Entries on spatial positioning
══════════════════════════════

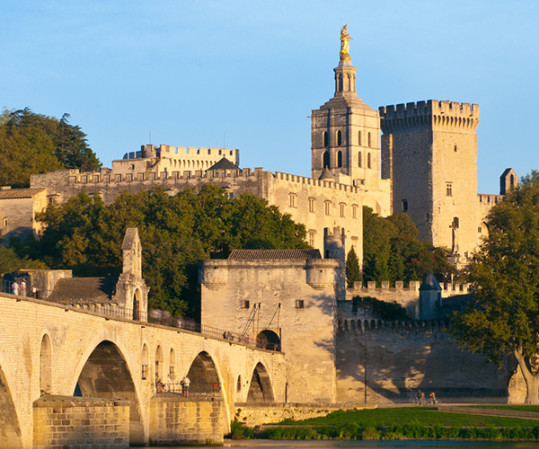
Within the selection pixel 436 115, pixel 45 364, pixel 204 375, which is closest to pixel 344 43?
pixel 436 115

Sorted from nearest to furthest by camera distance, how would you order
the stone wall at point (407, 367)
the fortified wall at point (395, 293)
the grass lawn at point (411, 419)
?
the grass lawn at point (411, 419), the stone wall at point (407, 367), the fortified wall at point (395, 293)

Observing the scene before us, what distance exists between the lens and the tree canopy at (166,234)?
85875mm

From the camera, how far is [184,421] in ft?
187

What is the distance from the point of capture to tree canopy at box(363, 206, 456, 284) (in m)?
110

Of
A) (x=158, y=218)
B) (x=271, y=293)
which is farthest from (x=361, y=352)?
(x=158, y=218)

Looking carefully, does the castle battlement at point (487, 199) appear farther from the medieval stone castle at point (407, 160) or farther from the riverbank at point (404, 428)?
the riverbank at point (404, 428)

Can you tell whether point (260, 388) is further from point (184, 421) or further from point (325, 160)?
point (325, 160)

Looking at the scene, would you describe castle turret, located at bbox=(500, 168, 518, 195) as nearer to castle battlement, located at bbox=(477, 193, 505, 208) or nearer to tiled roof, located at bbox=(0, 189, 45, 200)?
castle battlement, located at bbox=(477, 193, 505, 208)

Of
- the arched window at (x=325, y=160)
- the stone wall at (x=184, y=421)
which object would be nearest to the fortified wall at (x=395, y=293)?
the stone wall at (x=184, y=421)

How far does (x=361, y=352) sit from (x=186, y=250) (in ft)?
41.8

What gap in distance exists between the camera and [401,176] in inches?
5404

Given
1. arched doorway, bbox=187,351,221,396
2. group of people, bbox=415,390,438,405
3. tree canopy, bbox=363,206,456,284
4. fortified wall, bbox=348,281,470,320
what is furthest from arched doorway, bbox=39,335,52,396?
tree canopy, bbox=363,206,456,284

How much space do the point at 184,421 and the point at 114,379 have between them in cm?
361

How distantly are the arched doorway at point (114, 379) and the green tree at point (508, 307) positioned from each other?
2602 centimetres
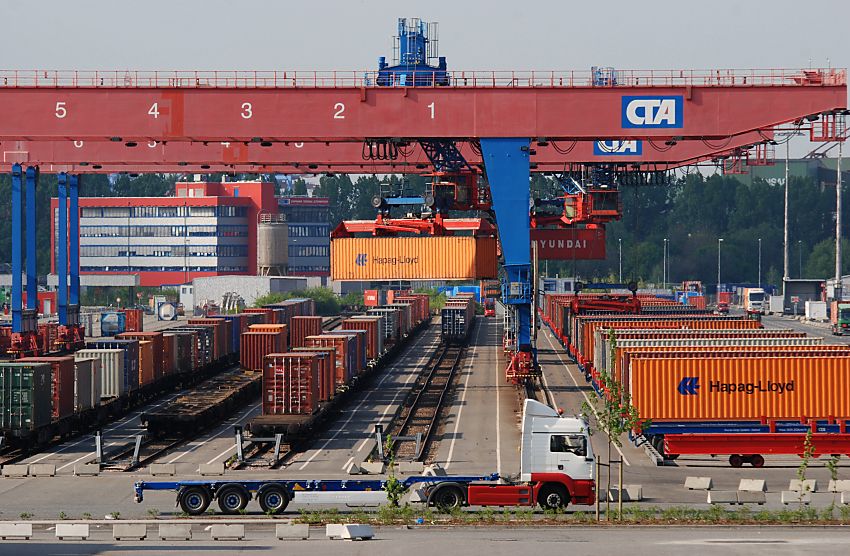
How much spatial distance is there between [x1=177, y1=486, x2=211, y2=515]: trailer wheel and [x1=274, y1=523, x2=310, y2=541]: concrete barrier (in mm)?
3455

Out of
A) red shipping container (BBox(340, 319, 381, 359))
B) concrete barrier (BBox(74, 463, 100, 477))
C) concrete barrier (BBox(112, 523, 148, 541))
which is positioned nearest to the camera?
concrete barrier (BBox(112, 523, 148, 541))

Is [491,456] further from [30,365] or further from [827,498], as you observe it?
[30,365]

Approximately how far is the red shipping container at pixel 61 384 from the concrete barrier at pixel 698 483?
22.5 meters

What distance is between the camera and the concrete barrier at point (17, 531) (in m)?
29.3

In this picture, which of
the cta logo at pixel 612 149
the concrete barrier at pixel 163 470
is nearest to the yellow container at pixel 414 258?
the cta logo at pixel 612 149

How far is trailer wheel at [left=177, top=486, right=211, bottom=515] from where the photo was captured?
31719 mm

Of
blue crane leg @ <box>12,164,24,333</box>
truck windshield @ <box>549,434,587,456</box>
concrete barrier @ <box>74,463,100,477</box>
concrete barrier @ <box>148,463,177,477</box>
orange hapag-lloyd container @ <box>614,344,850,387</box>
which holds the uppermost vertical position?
blue crane leg @ <box>12,164,24,333</box>

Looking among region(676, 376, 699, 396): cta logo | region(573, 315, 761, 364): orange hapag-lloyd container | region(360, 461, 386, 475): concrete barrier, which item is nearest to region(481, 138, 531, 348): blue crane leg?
region(573, 315, 761, 364): orange hapag-lloyd container

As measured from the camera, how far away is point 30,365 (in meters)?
42.6

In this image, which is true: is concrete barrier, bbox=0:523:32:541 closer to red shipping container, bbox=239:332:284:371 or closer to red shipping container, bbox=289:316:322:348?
red shipping container, bbox=239:332:284:371

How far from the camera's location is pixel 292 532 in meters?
28.9

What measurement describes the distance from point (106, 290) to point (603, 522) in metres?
157

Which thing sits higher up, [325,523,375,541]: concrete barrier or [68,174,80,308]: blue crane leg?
[68,174,80,308]: blue crane leg

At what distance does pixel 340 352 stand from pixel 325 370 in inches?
311
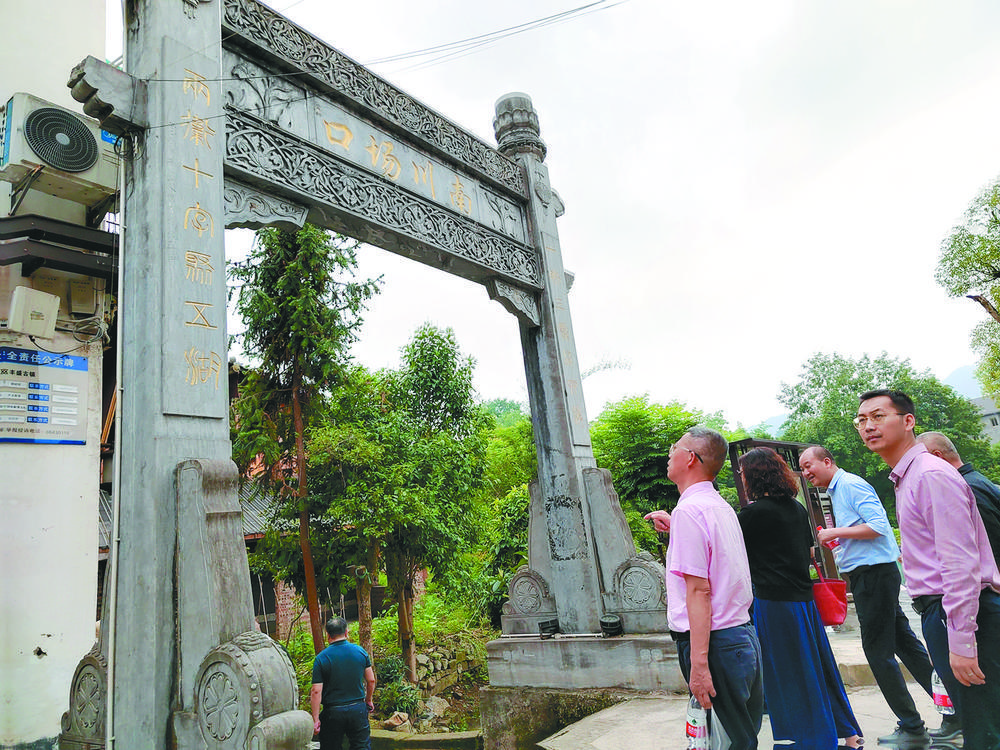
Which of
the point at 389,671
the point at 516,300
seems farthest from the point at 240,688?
the point at 389,671

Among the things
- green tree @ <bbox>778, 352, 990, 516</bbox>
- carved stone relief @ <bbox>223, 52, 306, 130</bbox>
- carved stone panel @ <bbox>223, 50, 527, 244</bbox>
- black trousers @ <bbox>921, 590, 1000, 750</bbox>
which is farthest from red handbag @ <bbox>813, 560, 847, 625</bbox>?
green tree @ <bbox>778, 352, 990, 516</bbox>

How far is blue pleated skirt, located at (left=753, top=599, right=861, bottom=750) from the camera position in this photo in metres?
2.60

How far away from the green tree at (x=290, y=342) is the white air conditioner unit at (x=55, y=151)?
3.51m

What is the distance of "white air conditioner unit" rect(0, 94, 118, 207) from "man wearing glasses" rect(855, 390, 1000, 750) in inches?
184

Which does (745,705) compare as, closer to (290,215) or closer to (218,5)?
(290,215)

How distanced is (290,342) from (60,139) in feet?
13.6

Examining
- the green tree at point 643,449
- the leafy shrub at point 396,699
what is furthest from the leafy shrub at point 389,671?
the green tree at point 643,449

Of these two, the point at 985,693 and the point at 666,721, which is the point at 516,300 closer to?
the point at 666,721

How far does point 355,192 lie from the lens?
4332 mm

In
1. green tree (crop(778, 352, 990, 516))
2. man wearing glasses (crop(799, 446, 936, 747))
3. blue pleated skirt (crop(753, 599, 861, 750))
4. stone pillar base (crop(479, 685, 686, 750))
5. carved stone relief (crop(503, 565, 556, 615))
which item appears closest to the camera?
blue pleated skirt (crop(753, 599, 861, 750))

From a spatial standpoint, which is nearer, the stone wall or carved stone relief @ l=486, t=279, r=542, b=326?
carved stone relief @ l=486, t=279, r=542, b=326

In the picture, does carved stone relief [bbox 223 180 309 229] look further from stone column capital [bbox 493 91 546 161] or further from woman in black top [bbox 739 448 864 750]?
stone column capital [bbox 493 91 546 161]

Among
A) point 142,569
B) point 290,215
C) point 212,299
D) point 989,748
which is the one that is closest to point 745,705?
point 989,748

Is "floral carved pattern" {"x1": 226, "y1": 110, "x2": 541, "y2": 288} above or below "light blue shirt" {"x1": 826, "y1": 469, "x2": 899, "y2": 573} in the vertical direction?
above
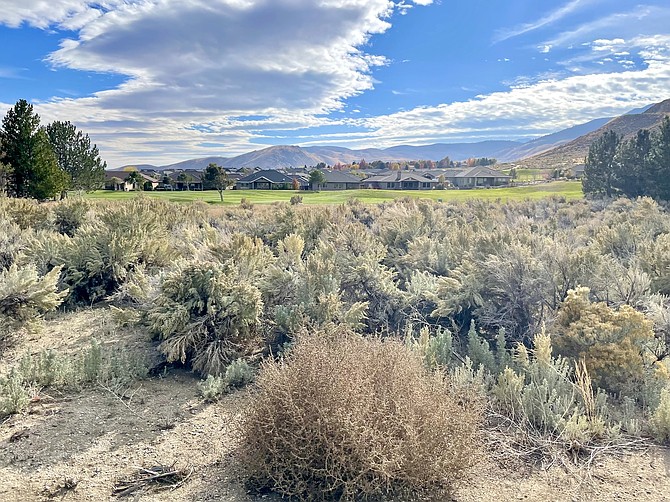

══════════════════════════════

Express the stretch from the line containing "How distantly are" through the line containing "2602 centimetres" as a two-column CSV with the columns text and answer, one row per pair. Quote each field and turn any line breaks into spaces.

FINISHED EXERCISE:
text,answer
"How distantly are the arched doorway at point (114, 379) and the green tree at point (508, 307) positioned from each other?","2602 centimetres"